Mais le gardien de la paix COCHERE a aussitôt précisé, avec modération : « Toutefois, il ne présentait pas de signe laissant penser qu’il pouvait être dangereux pour lui-même ou pour autrui ».

L’incident, je le rappelle, s’est produit vers 19h30, en novembre : il faisait nuit à ce moment-là.

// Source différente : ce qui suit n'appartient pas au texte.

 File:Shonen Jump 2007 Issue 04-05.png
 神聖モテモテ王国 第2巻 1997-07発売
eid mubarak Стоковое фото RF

Il est donc étonnant que le gardien de la paix COCHERE ait pu poser un diagnostic médical aussi précis dans l’obscurité.

Finalement, le dangereux « suspect », promu « mis en cause », puis « intéressé », n’était pas aussi dangereux qu’il le paraissait, puisqu’il « a quitté les lieux sans incident »….

Pour quelle raison « l’intéressé » ne possédait-il pas « l’intégralité de ses facultés mentales » ?

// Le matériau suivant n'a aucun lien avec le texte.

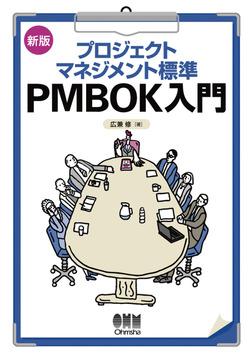 新版 プロジェクトマネジメント標準 PMBOK入門-電子書籍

La réponse est indiquée dans le dernier paragraphe du rapport : l’intéressé a « à nouveau refusé de signer le document à son attention ».

Autrement dit, si un juge d’instruction, contrarié par une plainte contre X, fait convoquer la partie civile par un commissariat pour lui faire signer un formulaire de désistement, et que la partie civile refuse de signer ce formulaire de désistement, cela signifie désormais que la partie civile ne possède plus « l’intégralité de ses facultés mentales » !

D’autres éléments sont plus inquiétants que le style (involontairement ?) sarcastique du rapport de police du 15 novembre 2001 :

  • la convocation du 13 novembre 2001 avait été ordonnée par un juge d’instruction, ce qui est contraire aux règles de procédure et le juge d’instruction, lui, ne pouvait l’ignorer ;
  • l’arrivée rapide de plusieurs véhicules de police et la présence d’une dizaine de policiers signifient qu’une mise en scène avait été organisée afin de faire comprendre à « l’intéressé » que sa plainte du 29 novembre 1999 dérangeait non seulement les forces de police, mais aussi le juge d’instruction, et qu’une rétractation pourrait lui éviter des ennuis ultérieurs ;
  • la présence de deux résidents devant l’entrée de mon immeuble (ils attendaient mon arrivée en ricanant ; s’ils avaient déjà été informés de l’exploit de leurs collègues du commissariat, c’est peut-être qu’ils faisaient partie du groupe de personnes qui avaient planifié la mise en scène) ;
  • l’allusion aux « facultés mentales » de « l’intéressé », et la formule « dangereux pour lui-même pour autrui ».

Cette formulation (« dangereux pour lui-même pour autrui ») est un terme juridique, à la signification très précise, issu du code de la santé publique, dans le chapitre consacré à l’hospitalisation d’office, c’est-à-dire l’internement psychiatrique sans consentement du patient (articles L. 3213-1 à L. 3222-1-1, ainsi que L. 3211-11 et L. 3211-11-1).

Avec le recul des années, il est possible de réaliser avec consternation que, dès le 14 novembre 2001, certains délinquants institutionnels avaient déjà planifié la garde à vue du 23 mars 2004 et la violation du domicile du 20 décembre 2005.